Text for analysis:

══════════

Other Financial Results
Operating.
General and administrative expense totaled $12.1 million in the third quarter of 2012 and $38.8 million in the nine months ended September 30, 2012 compared to $11.9 million in the third quarter of 2011 and $39.1 million in the nine months ended September 30, 2011.
In December 2011, we reached a settlement with our insurers to finalize all outstanding claims from the 2008 hurricane events. As a result, we recognized no insurance recoveries relating to the 2008 hurricane claims during the third quarter of 2012 or nine months ended September 30, 2012, although approximately $1.2 million of insurance proceeds related to a separate property damage claim was recorded in the nine months ended September 30, 2012. Net insurance recoveries of $22.6 million and $52.0 million related to the 2008 hurricane claims were recorded during the third quarter of 2011 and nine months ended September 30, 2011, respectively.
During the nine months ended September 30, 2012, we recorded a $0.8 million gain on the sale of an oil and gas producing property. In the nine months ended September 30, 2011, we recorded a $0.9 million gain on the sale of our interest in a natural gas processing facility.
Stock-Based Compensation. Compensation cost charged against earnings for stock-based awards is as follows (in thousands):
| Third Quarter | | | Nine Months | |
| 2012 | | 2011 | | | 2012 | | 2011 | |
| | | | | | | | | | | | | |
General and administrative expenses | $ | 1,697 | | $ | 1,588 | | | $ | 7,817 | | $ | 8,460 | |
Exploration expenses | | 932 | | | 1,194 | | | | 6,157 | | | 7,033 | |
Main Pass Energy Hub costs | | - | | | 20 | | | | 37 | | | 125 | |
Total stock-based compensation cost | $ | 2,629 | | $ | 2,802 | | | $ | 14,011 | | $ | 15,618 | |
On February 6, 2012, our Board of Directors granted 1,953,500 stock options to our employees at an exercise price of $13.00 per share, including immediately exercisable options for an aggregate of 445,000 shares. Options for these 445,000 shares were issued to our Co-Chairmen and Treasurer in lieu of cash compensation in 2012. On June 1, 2012 we granted 120,000 stock options and 30,000 restricted stock units to our non-employee directors and advisory directors. The exercise price for the directors’ stock options was $8.82 per share. The weighted average per share fair value of the 2,073,500 options granted during the nine months ended September 30, 2012 was $8.61. We recorded $6.0 million in charges related to immediately vested stock options during the nine months ended September 30, 2012. These charges included the compensation costs associated with the immediately exercisable options and the compensation costs related to stock options granted to retiree-eligible employees which, under the terms of our employee stock option plans, results in one-year’s compensation expense being immediately recognized at the effective date of the stock option grant. On February 7, 2011 our Board of Directors granted 1,737,500 stock options to its employees at an exercise price of $17.25 per share. On June 1, 2011 we granted 120,000 stock options and 30,000 restricted stock units to our non-employee directors and advisory directors. The exercise price for the directors’ stock options was $17.60 per share. The weighted average per share fair value of the 1,857,500 options granted during the nine months ended September 30, 2011 was $10.76. We recorded $7.4 million in charges related to immediately vested stock options during the nine months ended September 30, 2011.

══════════

Records from a collection:

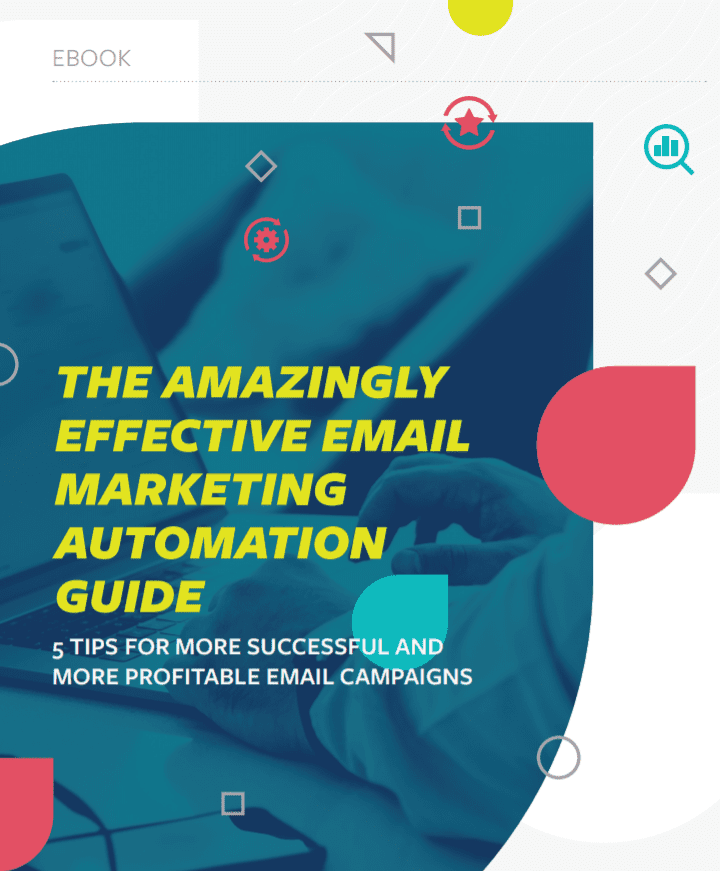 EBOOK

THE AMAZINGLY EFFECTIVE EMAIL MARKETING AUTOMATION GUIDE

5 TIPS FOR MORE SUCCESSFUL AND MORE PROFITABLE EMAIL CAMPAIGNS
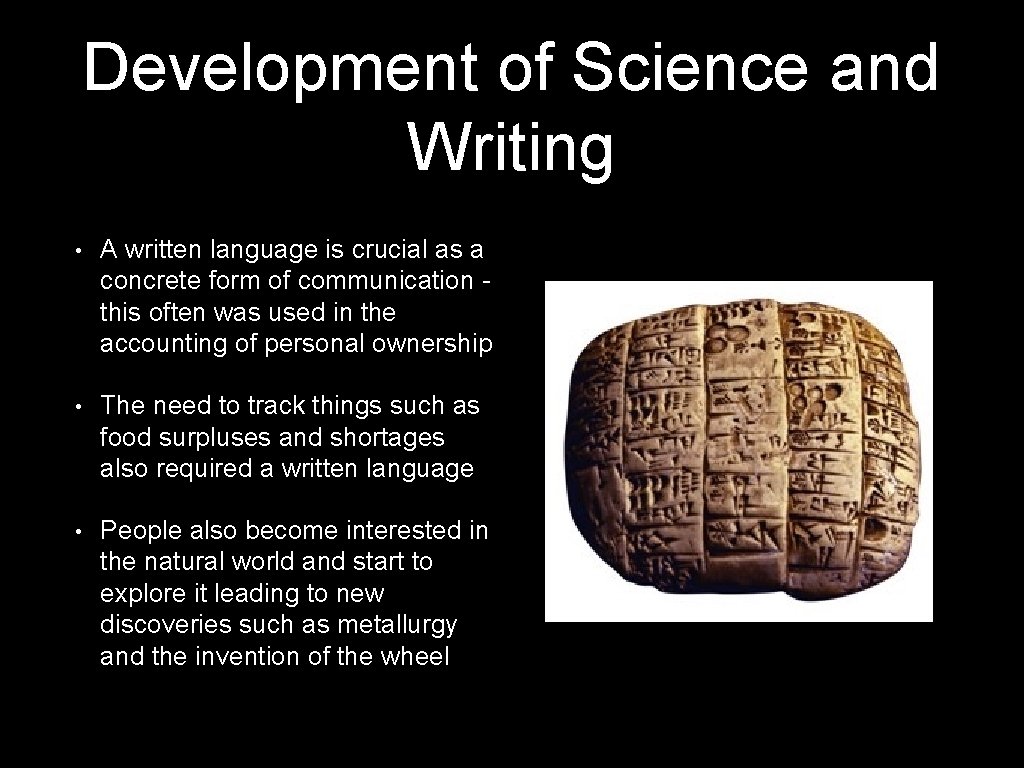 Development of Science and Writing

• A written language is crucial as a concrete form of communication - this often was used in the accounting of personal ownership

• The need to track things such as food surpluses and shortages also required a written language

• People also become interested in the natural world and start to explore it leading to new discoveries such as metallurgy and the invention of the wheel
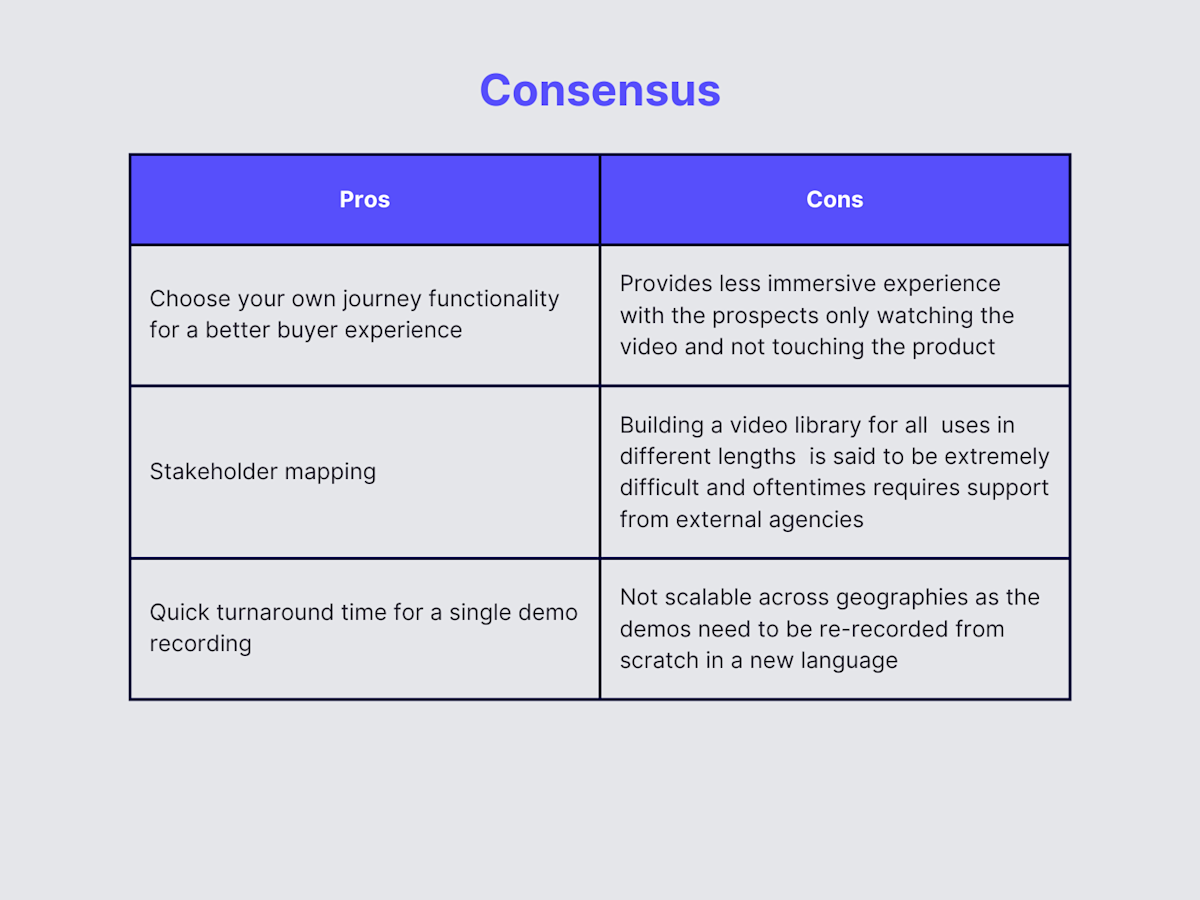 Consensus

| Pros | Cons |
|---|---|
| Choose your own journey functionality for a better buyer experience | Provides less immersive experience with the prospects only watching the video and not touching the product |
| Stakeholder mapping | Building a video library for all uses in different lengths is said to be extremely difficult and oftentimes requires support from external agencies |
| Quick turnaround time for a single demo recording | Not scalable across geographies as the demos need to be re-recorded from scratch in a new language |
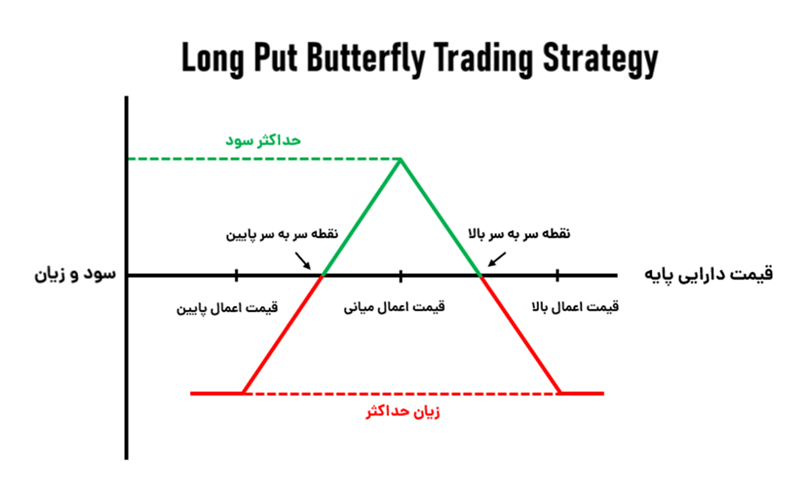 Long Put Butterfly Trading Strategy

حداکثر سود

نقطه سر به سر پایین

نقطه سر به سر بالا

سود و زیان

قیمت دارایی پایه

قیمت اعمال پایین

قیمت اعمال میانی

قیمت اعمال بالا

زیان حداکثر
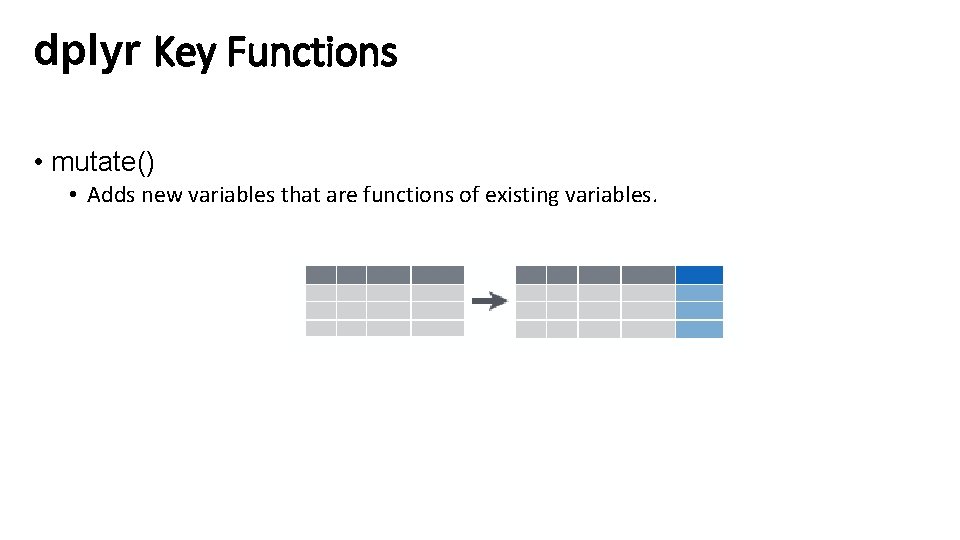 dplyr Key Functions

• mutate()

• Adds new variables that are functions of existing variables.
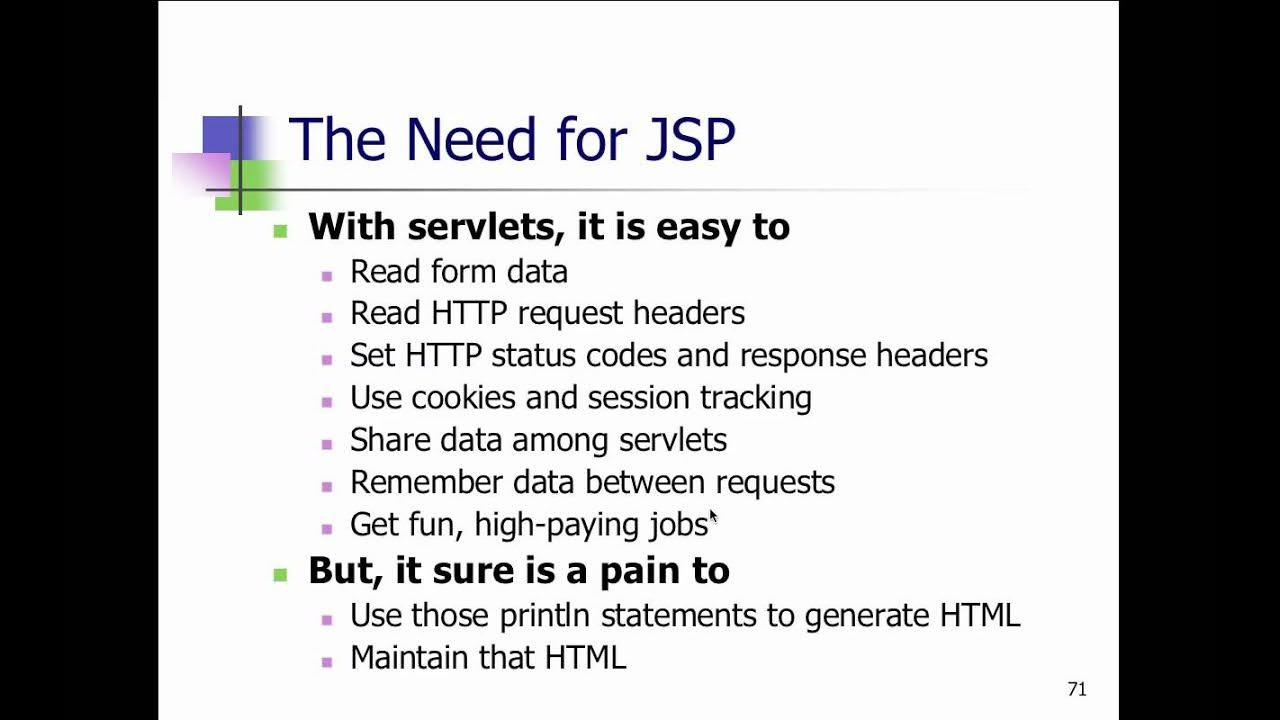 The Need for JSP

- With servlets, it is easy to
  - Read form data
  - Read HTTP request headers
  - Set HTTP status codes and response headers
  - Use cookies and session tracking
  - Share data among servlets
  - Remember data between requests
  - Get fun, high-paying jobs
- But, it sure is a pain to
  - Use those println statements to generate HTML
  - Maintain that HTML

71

══════════

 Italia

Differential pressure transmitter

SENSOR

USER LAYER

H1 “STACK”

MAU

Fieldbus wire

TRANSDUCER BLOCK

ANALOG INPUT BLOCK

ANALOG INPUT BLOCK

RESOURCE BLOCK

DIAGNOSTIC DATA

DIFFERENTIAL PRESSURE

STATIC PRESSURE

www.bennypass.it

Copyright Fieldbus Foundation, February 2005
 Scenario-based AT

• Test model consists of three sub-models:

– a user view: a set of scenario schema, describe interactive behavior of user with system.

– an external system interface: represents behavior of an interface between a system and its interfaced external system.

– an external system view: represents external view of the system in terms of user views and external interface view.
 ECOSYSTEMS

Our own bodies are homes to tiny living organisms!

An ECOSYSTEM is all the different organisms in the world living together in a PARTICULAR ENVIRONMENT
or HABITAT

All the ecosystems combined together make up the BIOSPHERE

══════════

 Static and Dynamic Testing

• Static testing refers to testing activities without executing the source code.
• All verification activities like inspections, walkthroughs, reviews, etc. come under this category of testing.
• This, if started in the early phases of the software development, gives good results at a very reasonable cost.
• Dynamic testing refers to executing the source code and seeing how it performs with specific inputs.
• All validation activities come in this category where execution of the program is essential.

══════════

Activity 1:
In the text on other financial results, what exercise price per share applied to the stock options granted to employees on February 6, 2012?
Activity 2:
Continue the text on other financial results from its last sentence.

Written reply 1:
$13.00 per share.

Written reply 2:
As of September 30, 2012, total compensation cost related to nonvested approved stock option awards not yet recognized in earnings was approximately $18.5 million, which is expected to be recognized over a weighted average period of approximately one year.
Non-Operating.
All interest expense was capitalized during the third quarter and nine months ended September 30, 2012 and interest expense, net of amounts capitalized, totaled $0.6 million and $8.8 million in the third quarter of 2011 and nine months ended September 30, 2011, respectively. Capitalized interest totaled $13.9 million and $42.4 million in the third quarter of 2012 and nine months ended September 30, 2012, respectively and totaled $12.7 million and $33.2 million in the third quarter of 2011 and nine months ended September 30, 2011, respectively. The increased amount of capitalized interest in 2012 reflects the impact of our increased investment in on-going drilling projects.
During the third quarter and nine months ended September 30, 2012 we recorded a $6.0 million loss related to the 5¼% convertible senior notes exchange transaction.
Discontinued Operations.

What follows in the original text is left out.